Eprime Newbie-- need help with inspection time

Bpesta22 at cs.com Bpesta22 at cs.com
Thu Dec 28 01:31:44 UTC 2006


Help with inspection time.

Greetings.

I am interested in using the inspection time task uploaded onto the eprime 
website by Paul Groot. I'm having two problems (and I am not at all versed in 
programming) that I was hoping someone here could help me with.

1) The experiment is written for 100hz monitors. I only have access to 
machines with 60hz monitors. As far as I can tell from the code, it seems like 
running in 60hz would be do-able, but I lack the expertise to know if the 
experiment would still produce reliable data running at 60hz.

2) There's a section of the code that I cannot grasp. Briefly, in the 
inspection time task, two lines are presented, and the subject decides which one is 
longer. The lines remain on screen only for a short period of time. The 
duration for the next trial changes whenever a "reversal" occurs. For example, if the 
subject gets 4 right at the current duration, a reversal occurs, and the 
duration time is decreased (making the task more difficult) by a set amount for 
the next trial. Conversely, if the subject gets this trial wrong, a reversal 
also occurs, and now the duration time for the next trial is increased.

The duration time for any trial is just the refresh interval of the monitor 
(10 ms for 100 hz, or 16.67ms for 6 hz, as with my monitor) x the number of 
frames.  For example, the first trial has 10 frames, so the stimulus remains 
onscreen for 100ms (100hz) or 167ms (60hz). If the subject gets 4 right at this 
duration, the number of frames is "stepped down" by 4. So, the next trial would 
have 6 frames and the stimulus would last for 60ms. The step sizes decrease in 
later trials to hone in on the subjects true "inspection time".

When I run myself as a subject, though, the data file seems off. Sometimes 
when I do 4 right at a given duration, the number of reversals does not go up by 
one (even though the next trial presents the stimulus at a shorter duration). 
Other times, 4 right at a given duration does result in a reversal.

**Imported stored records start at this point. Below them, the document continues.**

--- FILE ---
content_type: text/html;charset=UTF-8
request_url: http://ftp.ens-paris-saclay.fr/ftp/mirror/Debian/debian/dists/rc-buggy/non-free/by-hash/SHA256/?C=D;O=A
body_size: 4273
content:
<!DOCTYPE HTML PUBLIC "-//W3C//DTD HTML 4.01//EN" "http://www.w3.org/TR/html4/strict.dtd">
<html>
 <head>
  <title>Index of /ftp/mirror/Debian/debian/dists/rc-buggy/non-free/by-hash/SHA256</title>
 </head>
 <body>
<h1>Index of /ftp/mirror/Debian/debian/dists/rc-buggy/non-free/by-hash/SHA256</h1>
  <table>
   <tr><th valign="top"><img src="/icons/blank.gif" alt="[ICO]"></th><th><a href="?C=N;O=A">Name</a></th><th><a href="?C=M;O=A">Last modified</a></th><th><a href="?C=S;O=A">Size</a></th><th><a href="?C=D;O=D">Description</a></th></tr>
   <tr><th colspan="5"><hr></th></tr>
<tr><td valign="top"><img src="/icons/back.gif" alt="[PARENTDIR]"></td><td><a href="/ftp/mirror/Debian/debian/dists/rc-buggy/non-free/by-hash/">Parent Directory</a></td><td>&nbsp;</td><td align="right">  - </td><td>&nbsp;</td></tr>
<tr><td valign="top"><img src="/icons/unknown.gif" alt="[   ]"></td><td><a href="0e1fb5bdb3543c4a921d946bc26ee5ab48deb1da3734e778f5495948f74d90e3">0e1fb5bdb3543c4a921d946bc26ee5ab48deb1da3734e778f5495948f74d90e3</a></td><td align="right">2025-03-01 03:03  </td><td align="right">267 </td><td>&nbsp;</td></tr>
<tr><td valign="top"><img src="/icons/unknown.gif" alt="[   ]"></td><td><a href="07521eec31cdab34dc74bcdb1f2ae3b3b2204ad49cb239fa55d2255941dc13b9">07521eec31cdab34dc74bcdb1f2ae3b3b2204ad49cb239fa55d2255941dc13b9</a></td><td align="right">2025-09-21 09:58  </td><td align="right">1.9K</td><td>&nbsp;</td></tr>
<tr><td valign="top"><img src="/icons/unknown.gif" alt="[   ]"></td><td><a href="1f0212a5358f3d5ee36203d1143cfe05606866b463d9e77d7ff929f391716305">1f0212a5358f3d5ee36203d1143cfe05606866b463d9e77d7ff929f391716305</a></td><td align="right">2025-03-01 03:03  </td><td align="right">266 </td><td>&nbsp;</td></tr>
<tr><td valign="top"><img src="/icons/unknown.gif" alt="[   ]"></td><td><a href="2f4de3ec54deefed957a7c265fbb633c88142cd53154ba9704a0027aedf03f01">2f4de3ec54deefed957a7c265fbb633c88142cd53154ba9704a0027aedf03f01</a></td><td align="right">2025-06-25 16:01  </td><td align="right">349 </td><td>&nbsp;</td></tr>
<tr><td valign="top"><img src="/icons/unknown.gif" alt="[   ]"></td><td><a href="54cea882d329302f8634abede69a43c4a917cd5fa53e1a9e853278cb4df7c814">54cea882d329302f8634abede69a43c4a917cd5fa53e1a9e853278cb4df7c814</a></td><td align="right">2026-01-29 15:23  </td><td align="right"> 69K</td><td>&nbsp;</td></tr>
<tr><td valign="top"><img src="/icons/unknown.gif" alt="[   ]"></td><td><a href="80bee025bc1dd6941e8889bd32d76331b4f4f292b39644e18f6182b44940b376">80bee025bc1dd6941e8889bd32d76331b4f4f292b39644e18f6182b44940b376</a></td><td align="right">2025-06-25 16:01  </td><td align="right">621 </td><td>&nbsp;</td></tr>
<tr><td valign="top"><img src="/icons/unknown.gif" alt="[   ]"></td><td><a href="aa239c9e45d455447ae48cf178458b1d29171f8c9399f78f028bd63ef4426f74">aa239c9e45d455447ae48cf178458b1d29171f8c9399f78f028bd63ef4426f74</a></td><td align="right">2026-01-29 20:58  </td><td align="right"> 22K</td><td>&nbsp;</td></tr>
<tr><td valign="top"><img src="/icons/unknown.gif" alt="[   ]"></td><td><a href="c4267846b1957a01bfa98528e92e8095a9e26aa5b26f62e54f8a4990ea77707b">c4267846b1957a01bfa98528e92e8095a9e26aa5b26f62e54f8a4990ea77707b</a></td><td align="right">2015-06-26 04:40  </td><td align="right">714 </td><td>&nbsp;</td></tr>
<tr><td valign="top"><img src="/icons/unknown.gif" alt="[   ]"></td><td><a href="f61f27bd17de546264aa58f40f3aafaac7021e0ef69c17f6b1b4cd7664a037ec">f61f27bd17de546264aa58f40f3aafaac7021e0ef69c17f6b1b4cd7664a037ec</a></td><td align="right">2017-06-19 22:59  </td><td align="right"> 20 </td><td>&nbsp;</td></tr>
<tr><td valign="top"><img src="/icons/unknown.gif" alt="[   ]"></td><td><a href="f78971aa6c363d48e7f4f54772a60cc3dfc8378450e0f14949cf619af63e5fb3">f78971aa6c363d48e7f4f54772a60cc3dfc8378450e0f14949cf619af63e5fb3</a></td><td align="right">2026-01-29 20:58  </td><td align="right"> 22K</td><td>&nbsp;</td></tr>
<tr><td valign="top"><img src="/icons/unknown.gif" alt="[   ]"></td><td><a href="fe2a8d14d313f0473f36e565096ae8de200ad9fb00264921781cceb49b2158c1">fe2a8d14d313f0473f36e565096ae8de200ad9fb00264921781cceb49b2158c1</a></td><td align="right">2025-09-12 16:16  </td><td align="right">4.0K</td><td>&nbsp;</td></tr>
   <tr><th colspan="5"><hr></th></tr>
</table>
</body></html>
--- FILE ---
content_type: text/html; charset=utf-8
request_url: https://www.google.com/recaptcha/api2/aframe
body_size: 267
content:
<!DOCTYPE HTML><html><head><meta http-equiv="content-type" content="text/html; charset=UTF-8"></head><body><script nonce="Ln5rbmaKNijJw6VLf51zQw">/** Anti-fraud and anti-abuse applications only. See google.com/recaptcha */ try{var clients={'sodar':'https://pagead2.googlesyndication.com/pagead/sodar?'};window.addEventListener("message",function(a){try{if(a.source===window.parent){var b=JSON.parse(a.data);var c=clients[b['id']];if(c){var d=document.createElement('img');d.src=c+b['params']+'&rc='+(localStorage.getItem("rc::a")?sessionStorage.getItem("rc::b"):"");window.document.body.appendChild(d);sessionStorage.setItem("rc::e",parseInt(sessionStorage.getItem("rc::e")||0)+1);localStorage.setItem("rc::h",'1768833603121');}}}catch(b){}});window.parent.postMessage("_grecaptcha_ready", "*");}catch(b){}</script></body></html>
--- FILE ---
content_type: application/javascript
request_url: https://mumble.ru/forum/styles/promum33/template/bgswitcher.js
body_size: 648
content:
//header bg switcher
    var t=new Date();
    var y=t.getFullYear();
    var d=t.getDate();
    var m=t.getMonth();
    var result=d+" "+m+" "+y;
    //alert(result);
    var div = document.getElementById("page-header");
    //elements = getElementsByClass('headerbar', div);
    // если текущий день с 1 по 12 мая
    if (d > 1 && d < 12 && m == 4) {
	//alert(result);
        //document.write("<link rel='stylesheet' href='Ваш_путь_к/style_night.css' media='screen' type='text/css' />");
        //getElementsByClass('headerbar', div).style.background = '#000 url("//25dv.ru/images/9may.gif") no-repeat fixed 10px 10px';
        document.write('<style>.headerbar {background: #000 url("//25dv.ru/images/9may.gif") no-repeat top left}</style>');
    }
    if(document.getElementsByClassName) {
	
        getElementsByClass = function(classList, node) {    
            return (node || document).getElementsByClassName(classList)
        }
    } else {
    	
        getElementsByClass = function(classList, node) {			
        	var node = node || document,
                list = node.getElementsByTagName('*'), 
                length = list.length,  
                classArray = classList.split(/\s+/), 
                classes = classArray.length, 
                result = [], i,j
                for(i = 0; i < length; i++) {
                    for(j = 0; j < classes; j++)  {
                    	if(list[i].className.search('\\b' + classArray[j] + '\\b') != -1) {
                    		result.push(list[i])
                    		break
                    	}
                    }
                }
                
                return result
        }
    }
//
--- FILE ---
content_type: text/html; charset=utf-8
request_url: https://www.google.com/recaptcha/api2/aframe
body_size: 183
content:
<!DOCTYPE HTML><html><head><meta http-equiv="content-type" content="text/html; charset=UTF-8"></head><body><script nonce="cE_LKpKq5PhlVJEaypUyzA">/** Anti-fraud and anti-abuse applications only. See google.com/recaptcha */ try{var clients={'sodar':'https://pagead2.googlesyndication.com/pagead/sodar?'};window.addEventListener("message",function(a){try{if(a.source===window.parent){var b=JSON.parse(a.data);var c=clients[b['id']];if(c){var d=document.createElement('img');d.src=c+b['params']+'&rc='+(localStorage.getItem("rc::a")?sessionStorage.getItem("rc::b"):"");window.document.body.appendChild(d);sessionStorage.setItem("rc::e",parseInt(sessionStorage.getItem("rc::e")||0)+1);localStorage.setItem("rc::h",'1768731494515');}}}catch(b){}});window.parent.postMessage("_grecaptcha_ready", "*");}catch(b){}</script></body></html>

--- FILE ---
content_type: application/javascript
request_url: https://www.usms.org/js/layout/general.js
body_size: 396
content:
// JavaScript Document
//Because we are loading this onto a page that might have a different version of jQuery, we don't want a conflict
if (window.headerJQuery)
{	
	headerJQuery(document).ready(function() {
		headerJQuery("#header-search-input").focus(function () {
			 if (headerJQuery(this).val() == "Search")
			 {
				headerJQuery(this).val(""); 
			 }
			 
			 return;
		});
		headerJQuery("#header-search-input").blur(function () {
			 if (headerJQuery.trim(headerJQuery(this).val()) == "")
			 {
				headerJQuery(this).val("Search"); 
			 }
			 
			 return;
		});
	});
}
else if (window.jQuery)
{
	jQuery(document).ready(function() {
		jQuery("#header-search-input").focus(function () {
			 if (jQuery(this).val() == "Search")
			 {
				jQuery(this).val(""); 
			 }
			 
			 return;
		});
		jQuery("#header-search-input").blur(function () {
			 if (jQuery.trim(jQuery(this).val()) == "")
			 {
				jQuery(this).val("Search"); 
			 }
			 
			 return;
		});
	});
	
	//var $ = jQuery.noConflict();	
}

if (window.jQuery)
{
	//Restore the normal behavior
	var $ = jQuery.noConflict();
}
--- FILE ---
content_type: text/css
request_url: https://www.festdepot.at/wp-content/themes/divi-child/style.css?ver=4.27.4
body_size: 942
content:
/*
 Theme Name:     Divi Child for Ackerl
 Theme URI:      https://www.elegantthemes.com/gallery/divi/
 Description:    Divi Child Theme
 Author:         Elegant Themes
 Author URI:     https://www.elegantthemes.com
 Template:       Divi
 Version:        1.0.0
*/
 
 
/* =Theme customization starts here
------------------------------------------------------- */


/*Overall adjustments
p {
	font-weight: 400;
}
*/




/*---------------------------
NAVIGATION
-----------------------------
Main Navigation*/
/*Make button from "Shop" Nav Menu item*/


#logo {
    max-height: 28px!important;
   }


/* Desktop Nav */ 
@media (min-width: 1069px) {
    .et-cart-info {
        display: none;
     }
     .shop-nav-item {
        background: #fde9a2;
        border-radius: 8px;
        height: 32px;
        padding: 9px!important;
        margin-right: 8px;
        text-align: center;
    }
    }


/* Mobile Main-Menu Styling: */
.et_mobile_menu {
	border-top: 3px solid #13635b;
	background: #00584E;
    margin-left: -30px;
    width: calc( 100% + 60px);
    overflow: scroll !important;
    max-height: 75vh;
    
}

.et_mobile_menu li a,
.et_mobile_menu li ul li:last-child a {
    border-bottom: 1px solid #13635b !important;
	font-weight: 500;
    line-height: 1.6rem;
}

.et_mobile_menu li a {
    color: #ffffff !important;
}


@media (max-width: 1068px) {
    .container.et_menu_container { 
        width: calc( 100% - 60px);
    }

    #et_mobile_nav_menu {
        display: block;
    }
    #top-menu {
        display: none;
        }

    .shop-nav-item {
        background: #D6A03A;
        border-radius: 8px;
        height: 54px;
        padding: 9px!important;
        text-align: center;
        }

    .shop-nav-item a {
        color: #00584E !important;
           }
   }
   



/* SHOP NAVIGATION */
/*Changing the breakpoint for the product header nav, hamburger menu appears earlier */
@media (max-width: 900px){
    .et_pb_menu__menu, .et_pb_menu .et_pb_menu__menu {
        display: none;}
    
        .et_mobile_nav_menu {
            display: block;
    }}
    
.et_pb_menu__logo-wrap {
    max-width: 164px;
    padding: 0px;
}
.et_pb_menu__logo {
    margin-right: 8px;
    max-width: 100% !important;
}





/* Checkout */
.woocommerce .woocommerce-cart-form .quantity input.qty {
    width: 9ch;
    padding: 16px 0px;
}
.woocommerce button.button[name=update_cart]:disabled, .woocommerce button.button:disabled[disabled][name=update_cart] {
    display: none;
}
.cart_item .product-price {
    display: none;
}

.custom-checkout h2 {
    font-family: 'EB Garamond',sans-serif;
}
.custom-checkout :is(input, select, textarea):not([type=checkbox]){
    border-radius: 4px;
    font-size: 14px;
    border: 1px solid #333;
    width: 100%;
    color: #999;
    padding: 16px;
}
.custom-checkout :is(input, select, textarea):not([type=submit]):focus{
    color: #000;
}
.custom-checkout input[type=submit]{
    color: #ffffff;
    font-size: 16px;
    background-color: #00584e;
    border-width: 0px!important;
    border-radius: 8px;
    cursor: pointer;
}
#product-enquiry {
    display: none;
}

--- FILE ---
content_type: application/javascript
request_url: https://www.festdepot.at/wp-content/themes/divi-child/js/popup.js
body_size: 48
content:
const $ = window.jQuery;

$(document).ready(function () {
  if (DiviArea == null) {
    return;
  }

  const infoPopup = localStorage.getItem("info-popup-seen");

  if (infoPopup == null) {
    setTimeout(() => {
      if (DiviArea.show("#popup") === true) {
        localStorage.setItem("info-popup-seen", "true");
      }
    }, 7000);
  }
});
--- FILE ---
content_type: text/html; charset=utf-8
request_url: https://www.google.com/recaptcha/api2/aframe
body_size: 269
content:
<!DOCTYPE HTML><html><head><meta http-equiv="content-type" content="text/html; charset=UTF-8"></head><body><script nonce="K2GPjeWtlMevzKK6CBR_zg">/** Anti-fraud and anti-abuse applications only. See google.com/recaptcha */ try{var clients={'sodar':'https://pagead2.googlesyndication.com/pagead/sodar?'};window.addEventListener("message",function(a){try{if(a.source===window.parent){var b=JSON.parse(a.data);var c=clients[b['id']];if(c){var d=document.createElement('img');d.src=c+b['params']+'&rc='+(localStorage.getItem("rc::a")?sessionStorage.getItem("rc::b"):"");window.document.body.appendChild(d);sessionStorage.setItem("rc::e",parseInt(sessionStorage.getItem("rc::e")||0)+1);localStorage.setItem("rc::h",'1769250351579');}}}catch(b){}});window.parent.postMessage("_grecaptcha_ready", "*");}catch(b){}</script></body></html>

The same is true with mistakes-- sometimes eprime will record the reversal, 
and the duration for the next trial will increase; other times, the reversal is 
not recorded in eprime, even though the next trial does have an increased 
duration. Here's the relevant (I think!) part of the code:

    if nOK>=REAVALUATE_CORRECT_COUNT then
        ' decrease stim duration
        nOK = 0 ' restart counting
        if (nPrevFrameCount < nFrameCount) then nReversals = nReversals + 1
        nPrevFrameCount = nFrameCount
        nFrameCount = nFrameCount - nStepSize
        if nFrameCount<=0 then 
            nStepSize = nStepSize \ 2
            if nStepSize<1 then nStepSize=1
            nFrameCount = nStepSize
        end if

The fourth line makes no sense to me. I have 4 correct trials in a row, so I 
should get a reversal (the next trial should present the two lines at a 
shorter duration). But how is it that the previous frame count could be less than 
the current frame count. Shouldn't it be the opposite (the previous frame count 
was higher-- the lines were displayed longer-- than the frame count for the 
current trial).

Sorry for the length of this post, perhaps I should stop here. If anyone 
could help, I would sincerely appreciate it.